--- begin EXERCISE DATA ---

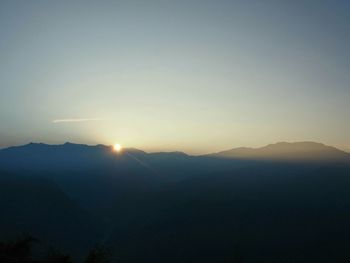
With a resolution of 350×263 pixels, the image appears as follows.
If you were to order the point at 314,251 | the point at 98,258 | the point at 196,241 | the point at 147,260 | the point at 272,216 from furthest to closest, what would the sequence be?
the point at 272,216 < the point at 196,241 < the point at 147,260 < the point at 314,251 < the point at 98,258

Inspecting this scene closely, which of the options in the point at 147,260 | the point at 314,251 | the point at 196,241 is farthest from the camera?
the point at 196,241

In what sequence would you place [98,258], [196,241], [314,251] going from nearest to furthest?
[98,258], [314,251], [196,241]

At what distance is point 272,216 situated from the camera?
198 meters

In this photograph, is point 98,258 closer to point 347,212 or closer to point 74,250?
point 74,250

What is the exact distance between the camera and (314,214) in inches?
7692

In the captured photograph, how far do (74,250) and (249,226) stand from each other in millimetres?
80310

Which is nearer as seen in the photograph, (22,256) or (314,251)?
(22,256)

--- end EXERCISE DATA ---
--- begin EXERCISE DATA ---

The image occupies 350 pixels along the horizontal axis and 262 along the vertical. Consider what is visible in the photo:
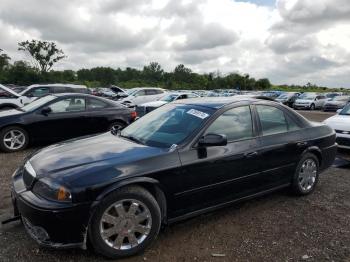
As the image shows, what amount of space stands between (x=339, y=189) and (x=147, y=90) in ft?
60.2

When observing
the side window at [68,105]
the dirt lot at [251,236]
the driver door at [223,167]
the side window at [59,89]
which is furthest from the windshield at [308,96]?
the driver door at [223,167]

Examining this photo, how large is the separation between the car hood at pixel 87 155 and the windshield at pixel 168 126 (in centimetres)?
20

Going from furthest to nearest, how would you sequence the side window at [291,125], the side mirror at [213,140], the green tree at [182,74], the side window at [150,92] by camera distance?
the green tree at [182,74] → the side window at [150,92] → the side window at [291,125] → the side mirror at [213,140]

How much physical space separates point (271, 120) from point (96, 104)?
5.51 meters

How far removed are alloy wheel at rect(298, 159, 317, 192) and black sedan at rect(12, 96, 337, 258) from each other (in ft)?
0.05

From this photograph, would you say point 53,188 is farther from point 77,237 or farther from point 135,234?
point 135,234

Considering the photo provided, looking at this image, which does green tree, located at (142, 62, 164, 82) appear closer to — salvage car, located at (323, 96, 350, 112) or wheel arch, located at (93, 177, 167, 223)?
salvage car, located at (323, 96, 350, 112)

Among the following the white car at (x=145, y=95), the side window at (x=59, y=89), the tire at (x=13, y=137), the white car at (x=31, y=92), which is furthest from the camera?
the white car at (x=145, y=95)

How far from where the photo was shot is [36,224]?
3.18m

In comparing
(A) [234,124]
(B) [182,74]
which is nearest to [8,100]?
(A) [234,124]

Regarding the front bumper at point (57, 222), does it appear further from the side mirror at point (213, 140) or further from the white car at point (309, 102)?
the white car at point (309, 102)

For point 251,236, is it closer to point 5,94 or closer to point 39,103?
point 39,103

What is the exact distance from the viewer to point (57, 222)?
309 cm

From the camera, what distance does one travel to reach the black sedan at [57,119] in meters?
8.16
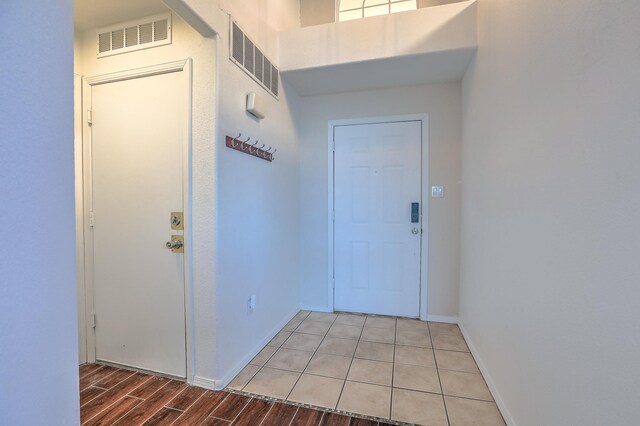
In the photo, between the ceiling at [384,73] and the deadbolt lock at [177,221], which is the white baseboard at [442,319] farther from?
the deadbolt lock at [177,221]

--- end EXERCISE DATA ---

Rewrite the material from the line containing "With a resolution" through the line containing "the point at 272,216 <", both included, swapping "furthest" for "farthest" and leaving every other word unchanged.

With a resolution of 350×263 pixels, the image appears as follows.
If you were to order the point at 314,251 | the point at 98,258 | the point at 196,241 | the point at 147,260 | the point at 272,216 from farthest to closest, what would the sequence be?
the point at 272,216 < the point at 196,241 < the point at 147,260 < the point at 314,251 < the point at 98,258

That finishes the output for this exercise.